> [Selected text]
Tuesday, May 17, 2016

Musical Explanation 5/16: The Brothers Ashkenazi

I did not know that it would be a defining, numinous moment of my life, but it most certainly was. It was 2004, I had just finished my summer program in London, and was staying for a day or two at the house of my father's extremely wealthy graduate school friend of thirty-five years earlier in Hampstead Heath before making my way up to see Scotland and the Edinburgh Festival.

On her bookshelf were two volumes which caught my eye. One was Dubliners by James Joyce, the other was The Spinoza of Market Street by Isaac Bashevis Singer. I don't know what made me pull down the Singer - perhaps it was the sense that Singer would be a much easier read. I later discovered that Dubliners was utterly unintimidating, but what I discovered that afternoon by pulling down the Singer was the most visceral reading experience of my life.

I don't expect gentiles, perhaps not even many other Jews, will understand just what makes my relationship with Isaac Bashevis Singer so personal, except to reiterate that Emerson quote I seem to pull out here from time to time: "In every work of genius we recognize our own rejected thoughts, they come back to us with a certain alienated majesty."

It would seem that Singer was ahead of me on every thought I've ever had about the state of Jews and Judaism. For once, within all that jingoistic moralistic morass I grew up with about the superiority of the Jewish community and Jewish values, here, finally, was a writer available to confirm to me that Jews can be pretty goddamn terrible people, at least as full of cruelty and vanity as any other ethnic group. All which separates them from the cruelty of their goyisher torturers is their powerlessness, which in the paranoid delusions of the goyisher world, is often mistaken for omnipotence.

I didn't just grow up with living connections to the Yiddish speaking shtetlach in which he set the majority of his stories, or even the Yiddish-speaking American communities where he set most of the others, I grew up in a modern-day American shtetl where everyone from the highest macher to the lowest schlemiel was a Jew. I barely knew a non-Jew until I was sixteen, my only contact with the gentile world being the violin lessons in Towson to which I'd venture once or twice a week. Even if Singer's world was geographically distant from my own, he wrote of a world I knew all too intimately.

Furthermore, insofar as I ever believed in a world of spirits, either through conscious credulous belief or (I should not be ashamed to write this, yet of course I am) under the coercion of mental illness, here was a writer who gave me a specifically Jewish vision of that world beyond the world. In a sense, there is little more dangerous for a person under psychotic duress to read than to read books in which the supernatural so often takes flight. On the other hand, there is great comfort in it. It's not as though Singer could at all keep up with the hyperactivity of my own imagination at its worst. Instead, Singer's imaginings were a kind of company, of knowing that these extraordinary visions were, in some senses at least, shared by someone.

> [Provided data]
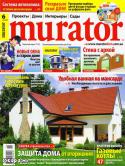 8647Murator_062011.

> [Tasks to carry out]
1. Reproduce word for word the part of the Singer essay that opens with the words containing "Musical Explanation 5/16: The" and closes with "of my life.".
2. List every author whose books or words the Singer essay mentions by name.
3. Answer these questions from the Singer essay.
(a) In what year did the author finish the summer program in London?
(b) Where did the author go for violin lessons?
(c) Which two volumes on the bookshelf caught the author's eye?

> [Answers by item]
1.
Musical Explanation 5/16: The Brothers Ashkenazi

I did not know that it would be a defining, numinous moment of my life, but it most certainly was. It was 2004, I had just finished my summer program in London, and was staying for a day or two at the house of my father's extremely wealthy graduate school friend of thirty-five years earlier in Hampstead Heath before making my way up to see Scotland and the Edinburgh Festival.

On her bookshelf were two volumes which caught my eye. One was Dubliners by James Joyce, the other was The Spinoza of Market Street by Isaac Bashevis Singer. I don't know what made me pull down the Singer - perhaps it was the sense that Singer would be a much easier read. I later discovered that Dubliners was utterly unintimidating, but what I discovered that afternoon by pulling down the Singer was the most visceral reading experience of my life.

2.
James Joyce
Isaac Bashevis Singer
Emerson

3.
(a) 2004
(b) Towson
(c) Dubliners by James Joyce and The Spinoza of Market Street by Isaac Bashevis Singer